(SET EXERCISE): Reproduce each line exactly. Skip none.
--- start of RECORDS SUPPLIED ---
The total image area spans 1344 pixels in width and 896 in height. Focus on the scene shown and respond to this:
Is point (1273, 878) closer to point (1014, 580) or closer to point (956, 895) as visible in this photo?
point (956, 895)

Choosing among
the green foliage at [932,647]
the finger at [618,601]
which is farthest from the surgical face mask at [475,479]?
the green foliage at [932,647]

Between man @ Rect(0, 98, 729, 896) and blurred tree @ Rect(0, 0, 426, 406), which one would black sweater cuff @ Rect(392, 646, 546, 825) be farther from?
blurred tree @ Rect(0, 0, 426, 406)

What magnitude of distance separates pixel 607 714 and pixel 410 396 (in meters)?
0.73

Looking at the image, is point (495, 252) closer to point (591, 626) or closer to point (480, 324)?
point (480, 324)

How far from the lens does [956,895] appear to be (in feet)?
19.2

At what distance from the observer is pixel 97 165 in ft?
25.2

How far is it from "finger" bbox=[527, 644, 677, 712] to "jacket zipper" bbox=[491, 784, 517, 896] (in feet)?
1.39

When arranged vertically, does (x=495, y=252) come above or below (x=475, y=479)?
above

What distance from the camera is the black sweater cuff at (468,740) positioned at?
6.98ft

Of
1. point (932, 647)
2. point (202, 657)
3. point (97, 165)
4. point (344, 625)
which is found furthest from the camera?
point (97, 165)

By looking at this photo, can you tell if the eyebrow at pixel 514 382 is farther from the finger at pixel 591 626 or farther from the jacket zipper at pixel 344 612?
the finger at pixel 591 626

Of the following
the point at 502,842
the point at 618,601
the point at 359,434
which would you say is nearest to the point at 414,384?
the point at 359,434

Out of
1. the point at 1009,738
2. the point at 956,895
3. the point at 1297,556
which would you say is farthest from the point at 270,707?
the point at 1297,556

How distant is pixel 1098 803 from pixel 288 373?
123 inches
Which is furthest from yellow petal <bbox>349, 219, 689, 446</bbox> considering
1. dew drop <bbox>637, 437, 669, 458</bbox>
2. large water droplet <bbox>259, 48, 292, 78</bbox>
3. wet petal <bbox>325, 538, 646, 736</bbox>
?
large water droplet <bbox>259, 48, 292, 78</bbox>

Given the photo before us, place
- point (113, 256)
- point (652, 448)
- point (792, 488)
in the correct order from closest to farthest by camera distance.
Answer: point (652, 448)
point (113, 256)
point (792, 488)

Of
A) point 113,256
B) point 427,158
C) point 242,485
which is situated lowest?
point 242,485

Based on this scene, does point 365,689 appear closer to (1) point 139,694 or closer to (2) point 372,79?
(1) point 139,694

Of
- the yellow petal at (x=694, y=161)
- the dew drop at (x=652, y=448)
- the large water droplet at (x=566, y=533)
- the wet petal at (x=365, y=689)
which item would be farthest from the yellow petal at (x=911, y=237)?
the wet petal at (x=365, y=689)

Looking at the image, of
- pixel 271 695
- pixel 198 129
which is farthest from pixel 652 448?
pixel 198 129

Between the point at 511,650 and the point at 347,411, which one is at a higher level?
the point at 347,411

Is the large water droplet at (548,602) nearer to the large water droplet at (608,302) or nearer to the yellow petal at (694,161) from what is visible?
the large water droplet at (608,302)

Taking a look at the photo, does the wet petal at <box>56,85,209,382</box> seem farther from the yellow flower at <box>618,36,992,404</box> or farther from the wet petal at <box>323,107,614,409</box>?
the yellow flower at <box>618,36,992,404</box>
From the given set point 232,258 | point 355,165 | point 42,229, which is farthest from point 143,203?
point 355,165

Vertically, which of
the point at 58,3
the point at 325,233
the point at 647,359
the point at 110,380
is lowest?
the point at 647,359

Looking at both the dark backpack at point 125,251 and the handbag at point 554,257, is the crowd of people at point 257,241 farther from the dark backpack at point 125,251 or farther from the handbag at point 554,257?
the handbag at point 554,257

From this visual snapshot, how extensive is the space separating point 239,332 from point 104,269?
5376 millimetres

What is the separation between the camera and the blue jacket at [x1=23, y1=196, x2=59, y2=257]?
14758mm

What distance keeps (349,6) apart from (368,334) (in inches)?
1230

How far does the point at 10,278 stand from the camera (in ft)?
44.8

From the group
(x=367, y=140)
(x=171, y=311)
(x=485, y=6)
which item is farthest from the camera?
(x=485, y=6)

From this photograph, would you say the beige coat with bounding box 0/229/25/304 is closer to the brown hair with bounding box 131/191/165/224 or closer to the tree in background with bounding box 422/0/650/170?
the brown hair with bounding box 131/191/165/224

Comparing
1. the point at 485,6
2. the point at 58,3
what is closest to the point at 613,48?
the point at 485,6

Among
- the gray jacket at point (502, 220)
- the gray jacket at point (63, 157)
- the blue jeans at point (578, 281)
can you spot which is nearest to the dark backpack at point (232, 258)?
--- end of RECORDS SUPPLIED ---
(OUTPUT BELOW):
The total image area spans 1344 pixels in width and 896 in height. Focus on the scene shown and respond to this:
Is point (1273, 878) closer to point (1014, 580) or closer to point (956, 895) as visible in this photo?
point (956, 895)

Choosing among
the green foliage at [932,647]
the finger at [618,601]
which is farthest from the surgical face mask at [475,479]?
the green foliage at [932,647]

Between man @ Rect(0, 98, 729, 896) and blurred tree @ Rect(0, 0, 426, 406), which one would black sweater cuff @ Rect(392, 646, 546, 825) be farther from?
blurred tree @ Rect(0, 0, 426, 406)

What magnitude of distance separates pixel 607 714 and pixel 410 396 (in meters)?
0.73

Looking at the image, is point (495, 252) closer to point (591, 626) or closer to point (480, 324)?
point (480, 324)

How far from the lens does [956,895] appear to be (in feet)?
19.2

At what distance from the observer is pixel 97 165 in ft?
25.2

How far is it from "finger" bbox=[527, 644, 677, 712] to "jacket zipper" bbox=[491, 784, 517, 896] (in feet)?
1.39

When arranged vertically, does (x=495, y=252) come above or below (x=475, y=479)?
above

What distance from the camera is the black sweater cuff at (468,740) positioned at?
6.98ft

Of
1. point (932, 647)
2. point (202, 657)
3. point (97, 165)
4. point (344, 625)
which is found furthest from the camera?
point (97, 165)

By looking at this photo, can you tell if the eyebrow at pixel 514 382 is farther from the finger at pixel 591 626 or farther from the jacket zipper at pixel 344 612?
the finger at pixel 591 626

Of the following
the point at 502,842
the point at 618,601
the point at 359,434
which would you say is nearest to the point at 414,384?
the point at 359,434

Out of
1. the point at 1009,738
2. the point at 956,895
3. the point at 1297,556
which would you say is farthest from the point at 270,707?
the point at 1297,556

How distant is pixel 1098 803 from pixel 288 373?
123 inches
Which is furthest from yellow petal <bbox>349, 219, 689, 446</bbox> considering
1. dew drop <bbox>637, 437, 669, 458</bbox>
2. large water droplet <bbox>259, 48, 292, 78</bbox>
3. wet petal <bbox>325, 538, 646, 736</bbox>
?
large water droplet <bbox>259, 48, 292, 78</bbox>

Given the photo before us, place
- point (113, 256)
- point (652, 448)
- point (792, 488)
in the correct order from closest to farthest by camera distance.
Answer: point (652, 448)
point (113, 256)
point (792, 488)

Of
A) point 113,256
B) point 427,158
C) point 242,485
which is situated lowest?
point 242,485

Based on this scene, does point 365,689 appear closer to (1) point 139,694 or closer to (2) point 372,79?
(1) point 139,694

Of
- the yellow petal at (x=694, y=161)
- the dew drop at (x=652, y=448)
- the large water droplet at (x=566, y=533)
- the wet petal at (x=365, y=689)
which item would be farthest from the yellow petal at (x=911, y=237)?
the wet petal at (x=365, y=689)

Looking at the image, of
- pixel 271 695
- pixel 198 129
which is farthest from pixel 652 448?
pixel 198 129

Between the point at 511,650 and the point at 347,411, which one is at a higher level?
the point at 347,411

Is the large water droplet at (548,602) nearer to the large water droplet at (608,302) or nearer to the yellow petal at (694,161) from what is visible?
the large water droplet at (608,302)

Taking a look at the photo, does the wet petal at <box>56,85,209,382</box> seem farther from the yellow flower at <box>618,36,992,404</box> or farther from the wet petal at <box>323,107,614,409</box>?
the yellow flower at <box>618,36,992,404</box>
From the given set point 232,258 | point 355,165 | point 42,229, which is farthest from point 143,203?
point 355,165

Vertically, which of
the point at 58,3
the point at 325,233
the point at 647,359
the point at 110,380
is lowest?
the point at 647,359

Looking at both the dark backpack at point 125,251 and the handbag at point 554,257, is the crowd of people at point 257,241 farther from the dark backpack at point 125,251 or farther from the handbag at point 554,257?
the handbag at point 554,257

From this visual snapshot, how extensive is the space separating point 239,332 from point 104,269?
5376 millimetres

What is the separation between the camera and the blue jacket at [x1=23, y1=196, x2=59, y2=257]?
14758mm

What distance keeps (349,6) apart from (368,334) (in inches)?
1230

How far does the point at 10,278 stand from the camera (in ft)?
44.8

From the group
(x=367, y=140)
(x=171, y=311)
(x=485, y=6)
which item is farthest from the camera?
(x=485, y=6)

From this photograph, would you say the beige coat with bounding box 0/229/25/304 is closer to the brown hair with bounding box 131/191/165/224 or closer to the tree in background with bounding box 422/0/650/170?
the brown hair with bounding box 131/191/165/224

Comparing
1. the point at 485,6
2. the point at 58,3
what is closest to the point at 613,48?
the point at 485,6

Among
- the gray jacket at point (502, 220)
- the gray jacket at point (63, 157)
- the blue jeans at point (578, 281)
can you spot which is nearest to the dark backpack at point (232, 258)?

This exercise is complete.